2. Objects with 2 textures and few triangles (12) hurt performance more than objects with 1 texture and more triangles (156). I'm glad I learned that now. Multi-texture objects are out!
3. Distance without LOD has no effect on performance. To be expected but good to know.
4. Scale has no impact on performance
5. Static vs moveable has no impact
6. Turning on the tick for an object has no impact
7. scaling/rotating/moving an object has a HUGE impact on performance. Very very bad.
8. A material with color versus an image has no impact on performance. This was surprising to me.
9. Executing code each tick without affecting the object had no impact on performance.
10. The sky box had no impact on performance.
With no shadow casting, 1 texture UV mapped on the object and no movement, I was able to put 19x19x19 (6859) objects on the screen without a stutter.
This was a huge increase from before.
Now... I can't just be adding objects without shadow casting but I will try to avoid it when at all possible.
I also did testing of what felt visibly acceptable for the number of generated landscape regions/squares. I found that 10x10 felt very reasonable. I will allow players to customize that area so we'll see what works as things progress.
This scene was produced from my automatic object generation blueprint.
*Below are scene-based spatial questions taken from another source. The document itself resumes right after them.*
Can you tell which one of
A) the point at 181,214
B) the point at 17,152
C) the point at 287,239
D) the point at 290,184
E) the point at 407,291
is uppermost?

I just tweaked the scale and only allowed one vertical row of objects to be created.
Next steps:
1. convert the code to pure c++
2. start adding shadow casting objects
3. look into using landscape mesh grouping to allow more of the same object on the screen at one time.
Update:
Since everything in my game will be built on the fly, I needed to figure out where exactly that should happen. I had a false start by creating a blueprint function and hooked it into my level start. That works but it isn't the correct spot for it. The correct place appears to be "Game Mode". I create a custom game mode, tell the world to use it and this acts as the "overseer" to landscape, item and player spawning/destruction.
Here is the documentation for how the Unreal Engine works. I hate spending all my time reading but this is pretty important stuff:
https://docs.unrealengine.com/latest/INT/Gameplay/Framework/index.html
Update:
Since everything in my game will be built on the fly, I needed to figure out where exactly that should happen. I had a false start by creating a blueprint function and hooked it into my level start. That works but it isn't the correct spot for it. The correct place appears to be "Game Mode". I create a custom game mode, tell the world to use it and this acts as the "overseer" to landscape, item and player spawning/destruction.